The author therefore argued that creating that false trail had constituted an absolutely crucial element of the assassination plot, and by a very careful examination of the intelligence files, he concluded that longtime CIA Counter-Intelligence Chief James Angleton had been the likely culprit, thus identifying him as one of the key conspirators. This conclusion meshes perfectly with the entirely different arguments advanced by the late Michael Collins Piper in Final Judgment, his 1994 landmark work, which had also argued that Angleton was a central figure in the assassination.

Although Sachs’ statements last week certainly reflected his true beliefs regarding the likely role of the CIA in the JFK assassination, I think his willingness to publicly express them was mostly due to his deep concerns over our country’s extremely reckless international behavior and the huge danger it posed to global peace.
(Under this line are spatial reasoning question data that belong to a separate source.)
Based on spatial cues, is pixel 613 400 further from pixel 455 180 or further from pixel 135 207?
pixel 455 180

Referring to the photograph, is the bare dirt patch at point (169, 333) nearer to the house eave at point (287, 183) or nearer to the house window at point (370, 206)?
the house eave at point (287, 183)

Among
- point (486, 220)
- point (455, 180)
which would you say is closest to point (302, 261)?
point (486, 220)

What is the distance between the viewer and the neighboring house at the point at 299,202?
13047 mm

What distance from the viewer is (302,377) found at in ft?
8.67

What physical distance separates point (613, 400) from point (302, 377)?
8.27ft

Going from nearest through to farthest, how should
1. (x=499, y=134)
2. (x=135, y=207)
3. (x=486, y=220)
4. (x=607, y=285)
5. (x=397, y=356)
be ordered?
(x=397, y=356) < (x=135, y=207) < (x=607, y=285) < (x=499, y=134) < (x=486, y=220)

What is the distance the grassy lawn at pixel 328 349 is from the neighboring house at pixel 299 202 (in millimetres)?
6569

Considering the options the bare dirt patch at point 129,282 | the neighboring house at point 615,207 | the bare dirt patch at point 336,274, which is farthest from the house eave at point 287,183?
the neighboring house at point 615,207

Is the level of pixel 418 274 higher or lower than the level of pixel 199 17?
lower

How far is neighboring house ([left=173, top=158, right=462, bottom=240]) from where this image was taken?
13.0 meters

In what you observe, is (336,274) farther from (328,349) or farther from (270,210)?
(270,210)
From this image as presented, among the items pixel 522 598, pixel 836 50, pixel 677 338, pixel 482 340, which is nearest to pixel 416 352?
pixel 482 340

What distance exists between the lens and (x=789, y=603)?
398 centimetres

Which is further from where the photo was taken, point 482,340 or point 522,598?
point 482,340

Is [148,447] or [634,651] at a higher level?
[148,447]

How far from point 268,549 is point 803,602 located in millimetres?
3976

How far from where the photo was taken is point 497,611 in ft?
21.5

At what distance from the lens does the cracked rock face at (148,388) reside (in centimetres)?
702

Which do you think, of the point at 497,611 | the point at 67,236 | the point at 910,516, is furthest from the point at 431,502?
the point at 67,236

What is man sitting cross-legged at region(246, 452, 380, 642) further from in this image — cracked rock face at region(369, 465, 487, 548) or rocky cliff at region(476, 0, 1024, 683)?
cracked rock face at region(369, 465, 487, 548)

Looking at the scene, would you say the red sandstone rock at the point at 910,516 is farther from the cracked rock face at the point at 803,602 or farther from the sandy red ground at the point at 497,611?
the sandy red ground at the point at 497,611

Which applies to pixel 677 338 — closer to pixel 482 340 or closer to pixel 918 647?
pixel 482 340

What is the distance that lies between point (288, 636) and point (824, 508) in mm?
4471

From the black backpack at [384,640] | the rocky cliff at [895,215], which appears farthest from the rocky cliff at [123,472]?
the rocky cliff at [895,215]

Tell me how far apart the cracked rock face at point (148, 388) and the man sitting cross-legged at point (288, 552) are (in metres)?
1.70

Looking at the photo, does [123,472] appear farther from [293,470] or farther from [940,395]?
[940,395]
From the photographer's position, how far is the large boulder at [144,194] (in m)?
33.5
For the past two years, America and its NATO allies have been fighting a proxy war against nuclear-armed Russia on Russia’s own border. Such a project would have been considered unthinkable madness during the height of the old Cold War, but that policy has now become an almost universal bipartisan consensus among the West’s political and media elites.

As Sachs has correctly emphasized, the relentlessly aggressive Neocons gained control over the American foreign policy establishment more than thirty years ago, and despite their record of repeated disasters, they have successfully retained that unbroken control since then. Indeed, the very term “Neocon” is no longer meaningful since it now includes nearly the entire Washington, DC policy establishment.

The CIA has certainly been a nefarious organization over the decades, but I think its role in these disasters has been a relatively minor and instrumental one. Although the CIA surely helped foment the 2014 coup in Ukraine, it did so under the direction of Victoria Nuland and its other political masters. In previous administrations, CIA analysts were coerced into providing the false intelligence used to justify our calamitous invasion of Iraq while NATO airstrikes were required to destroy the military forces of Libya and allow the overthrow of its government. The Neocon political establishment constitutes the primary danger to our country and the world rather than the CIA, which these days functions as merely one of many Neocon appendages.

I would argue that a central asset of the Neocons has been their dominant control over the media. Our world is ruled by the media, which functions as a force of mind-control, shaping the thoughts and beliefs of those individuals who deploy powerful physical weapons or possess vast financial resources. Breaking that media stranglehold would probably have far greater impact than drastically curbing the power of the CIA, even if that latter goal could actually be accomplished.

But suppose enough Americans in the mainstream and among our educated political classes came to believe that President John F. Kennedy had actually died at the hands of a conspiracy involving important figures of his own government and that our media had concealed those facts from the American people for more than sixty years. Under such circumstances, the power of today’s mainstream media might suffer a very serious blow, greatly increasing the opening for other sources of information less under tight Neocon control.

And that might be the most important consequence of the courageous recent statements of Prof. Jeffrey Sachs regarding that infamous event of 1963.